Source material.

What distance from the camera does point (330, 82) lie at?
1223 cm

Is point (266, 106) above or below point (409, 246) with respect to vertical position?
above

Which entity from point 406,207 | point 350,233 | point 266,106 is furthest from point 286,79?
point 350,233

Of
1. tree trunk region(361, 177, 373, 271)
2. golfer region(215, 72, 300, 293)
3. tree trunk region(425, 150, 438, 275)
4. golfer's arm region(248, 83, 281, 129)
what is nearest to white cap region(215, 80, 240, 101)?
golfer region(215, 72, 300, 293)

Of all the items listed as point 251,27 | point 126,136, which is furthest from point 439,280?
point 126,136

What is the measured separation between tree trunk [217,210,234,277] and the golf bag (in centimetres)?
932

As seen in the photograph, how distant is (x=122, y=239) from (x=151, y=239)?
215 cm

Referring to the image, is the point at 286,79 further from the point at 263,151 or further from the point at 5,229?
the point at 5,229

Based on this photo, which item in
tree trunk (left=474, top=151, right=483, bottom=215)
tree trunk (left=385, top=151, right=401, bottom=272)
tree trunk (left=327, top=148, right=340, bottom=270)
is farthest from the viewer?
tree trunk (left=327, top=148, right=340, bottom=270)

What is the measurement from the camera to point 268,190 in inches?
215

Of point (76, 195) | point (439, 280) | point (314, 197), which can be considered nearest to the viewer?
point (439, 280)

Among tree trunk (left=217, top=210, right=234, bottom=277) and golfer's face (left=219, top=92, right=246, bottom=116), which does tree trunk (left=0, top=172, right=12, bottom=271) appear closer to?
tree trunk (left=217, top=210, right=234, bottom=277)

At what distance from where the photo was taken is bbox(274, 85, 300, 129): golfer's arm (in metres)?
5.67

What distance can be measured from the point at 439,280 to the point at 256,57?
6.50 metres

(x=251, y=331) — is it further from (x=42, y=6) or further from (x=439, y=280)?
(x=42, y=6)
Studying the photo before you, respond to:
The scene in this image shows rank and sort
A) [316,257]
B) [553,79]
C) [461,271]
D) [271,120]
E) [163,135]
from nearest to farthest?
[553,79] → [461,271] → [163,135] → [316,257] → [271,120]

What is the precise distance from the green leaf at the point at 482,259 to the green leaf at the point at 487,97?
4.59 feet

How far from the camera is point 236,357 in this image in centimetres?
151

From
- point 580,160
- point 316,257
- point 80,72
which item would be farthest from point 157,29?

...

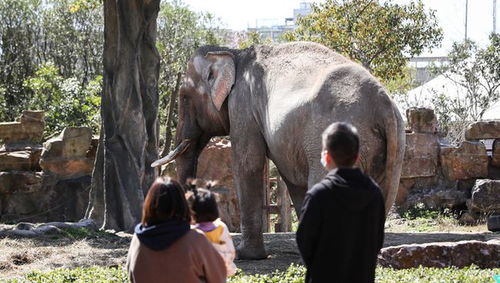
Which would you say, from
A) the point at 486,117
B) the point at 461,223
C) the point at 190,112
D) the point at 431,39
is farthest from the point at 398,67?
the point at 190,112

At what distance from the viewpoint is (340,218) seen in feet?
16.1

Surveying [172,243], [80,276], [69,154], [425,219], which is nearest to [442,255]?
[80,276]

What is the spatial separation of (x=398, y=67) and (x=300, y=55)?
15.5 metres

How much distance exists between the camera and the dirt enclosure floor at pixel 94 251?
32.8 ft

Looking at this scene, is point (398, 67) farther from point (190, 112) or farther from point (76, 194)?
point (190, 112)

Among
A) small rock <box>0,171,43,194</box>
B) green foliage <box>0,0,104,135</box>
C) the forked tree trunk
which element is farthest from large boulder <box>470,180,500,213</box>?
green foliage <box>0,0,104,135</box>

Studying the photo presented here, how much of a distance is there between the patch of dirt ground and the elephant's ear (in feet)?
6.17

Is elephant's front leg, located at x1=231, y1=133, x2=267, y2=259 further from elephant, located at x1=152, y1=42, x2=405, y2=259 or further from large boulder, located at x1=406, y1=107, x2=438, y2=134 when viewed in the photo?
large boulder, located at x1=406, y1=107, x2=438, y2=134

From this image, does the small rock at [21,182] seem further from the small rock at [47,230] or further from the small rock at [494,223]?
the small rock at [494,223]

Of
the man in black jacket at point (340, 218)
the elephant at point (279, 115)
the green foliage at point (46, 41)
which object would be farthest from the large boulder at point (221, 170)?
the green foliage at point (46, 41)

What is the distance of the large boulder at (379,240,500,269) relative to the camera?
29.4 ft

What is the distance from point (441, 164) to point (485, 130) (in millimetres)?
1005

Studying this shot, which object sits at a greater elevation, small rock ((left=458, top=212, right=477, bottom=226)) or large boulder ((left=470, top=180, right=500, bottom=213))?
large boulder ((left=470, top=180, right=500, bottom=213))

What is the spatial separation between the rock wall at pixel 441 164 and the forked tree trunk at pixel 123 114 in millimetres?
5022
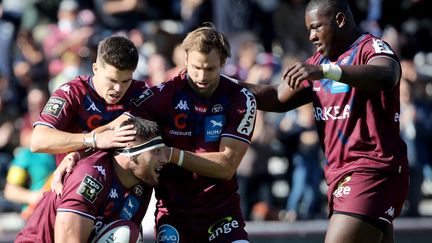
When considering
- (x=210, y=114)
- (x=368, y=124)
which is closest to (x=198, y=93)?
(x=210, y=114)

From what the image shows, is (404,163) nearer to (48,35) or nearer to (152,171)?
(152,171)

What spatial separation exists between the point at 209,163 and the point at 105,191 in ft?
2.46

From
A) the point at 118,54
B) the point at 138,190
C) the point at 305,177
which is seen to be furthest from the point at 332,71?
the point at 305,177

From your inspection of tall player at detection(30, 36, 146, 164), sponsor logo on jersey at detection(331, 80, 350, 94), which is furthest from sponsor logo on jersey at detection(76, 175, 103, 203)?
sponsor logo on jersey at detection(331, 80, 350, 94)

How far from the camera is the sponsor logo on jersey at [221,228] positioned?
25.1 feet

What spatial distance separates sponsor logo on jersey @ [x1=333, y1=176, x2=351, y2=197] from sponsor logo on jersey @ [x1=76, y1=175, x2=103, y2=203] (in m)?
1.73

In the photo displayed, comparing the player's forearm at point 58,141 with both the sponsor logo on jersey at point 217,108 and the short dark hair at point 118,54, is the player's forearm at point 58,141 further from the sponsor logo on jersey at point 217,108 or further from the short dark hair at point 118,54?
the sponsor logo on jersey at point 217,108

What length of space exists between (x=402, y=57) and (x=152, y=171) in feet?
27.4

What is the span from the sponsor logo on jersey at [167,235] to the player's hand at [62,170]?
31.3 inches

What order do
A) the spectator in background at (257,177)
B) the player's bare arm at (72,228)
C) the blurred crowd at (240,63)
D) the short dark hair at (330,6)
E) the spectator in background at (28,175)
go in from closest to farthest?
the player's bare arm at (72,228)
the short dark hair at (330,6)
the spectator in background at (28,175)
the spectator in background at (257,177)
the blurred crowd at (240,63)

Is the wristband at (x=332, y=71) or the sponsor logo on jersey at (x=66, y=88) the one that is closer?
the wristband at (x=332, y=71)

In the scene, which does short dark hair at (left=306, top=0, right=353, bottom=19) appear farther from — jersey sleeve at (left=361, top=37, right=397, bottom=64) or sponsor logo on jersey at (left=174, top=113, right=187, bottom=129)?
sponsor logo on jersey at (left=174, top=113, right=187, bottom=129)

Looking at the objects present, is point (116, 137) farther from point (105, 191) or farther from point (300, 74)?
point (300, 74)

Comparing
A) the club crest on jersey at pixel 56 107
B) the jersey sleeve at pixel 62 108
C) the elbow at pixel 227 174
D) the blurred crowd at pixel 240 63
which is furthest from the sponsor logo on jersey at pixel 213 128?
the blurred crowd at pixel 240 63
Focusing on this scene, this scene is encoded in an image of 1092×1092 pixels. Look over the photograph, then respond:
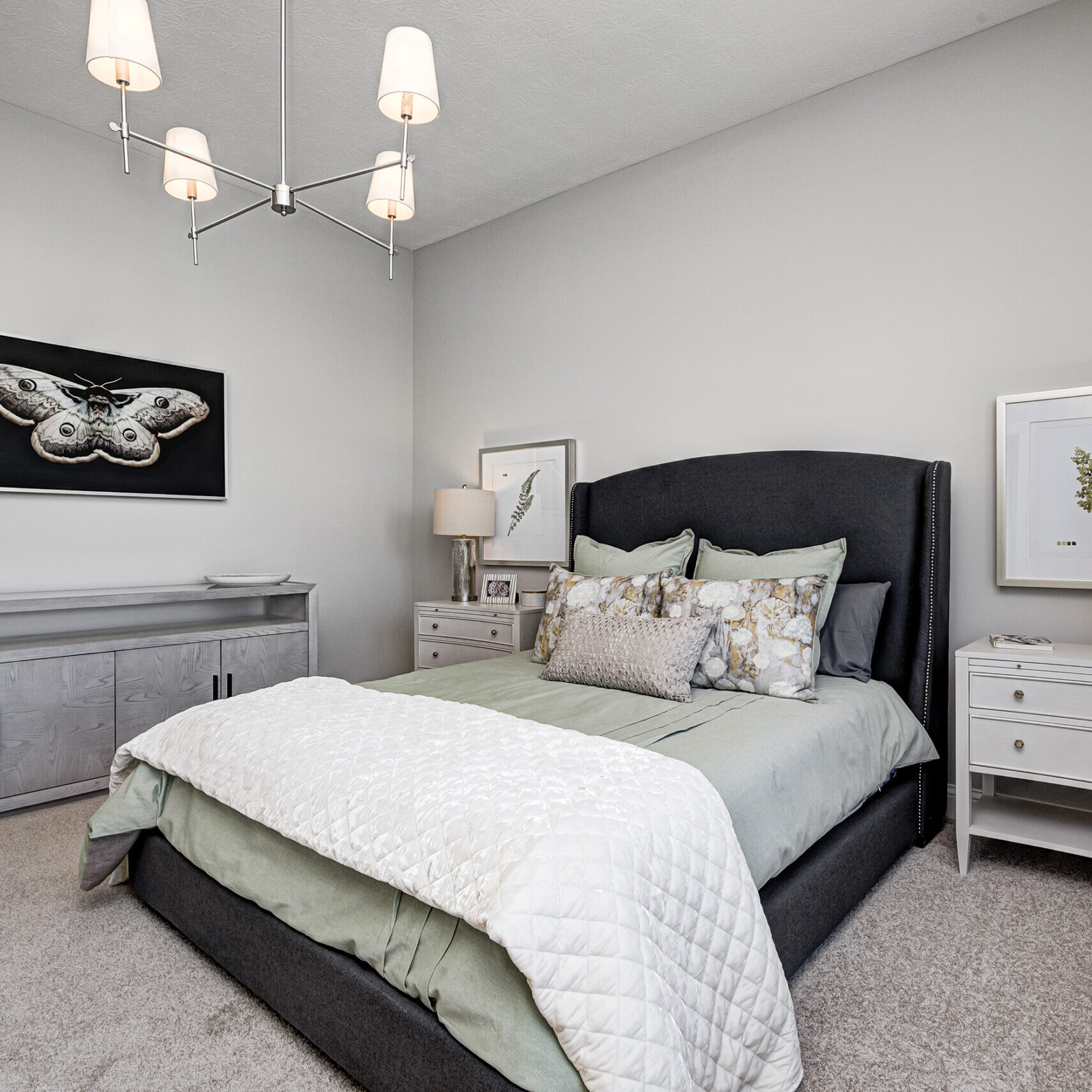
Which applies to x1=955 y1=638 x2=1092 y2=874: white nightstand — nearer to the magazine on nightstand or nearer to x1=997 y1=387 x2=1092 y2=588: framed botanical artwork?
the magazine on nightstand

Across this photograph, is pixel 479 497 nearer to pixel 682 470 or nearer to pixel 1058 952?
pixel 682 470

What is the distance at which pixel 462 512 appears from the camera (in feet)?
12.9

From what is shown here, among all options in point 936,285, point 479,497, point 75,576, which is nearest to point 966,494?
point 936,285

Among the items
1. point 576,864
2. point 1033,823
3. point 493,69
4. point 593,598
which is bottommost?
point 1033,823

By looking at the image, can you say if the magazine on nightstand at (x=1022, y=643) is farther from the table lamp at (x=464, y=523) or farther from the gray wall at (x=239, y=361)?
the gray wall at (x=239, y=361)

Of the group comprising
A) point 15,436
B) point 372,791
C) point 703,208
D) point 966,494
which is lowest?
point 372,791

Objective.
Copy out the listing word for word, from the line with "Studying the photo before" up to and including the line with "[553,79] → [461,271]".

Written response.
Studying the photo before you, respond to:
The scene in this image shows rank and sort
A) [316,257]
B) [553,79]
C) [461,271]
D) [271,120]
E) [163,135]
from nearest to farthest?
[553,79] → [461,271] → [163,135] → [316,257] → [271,120]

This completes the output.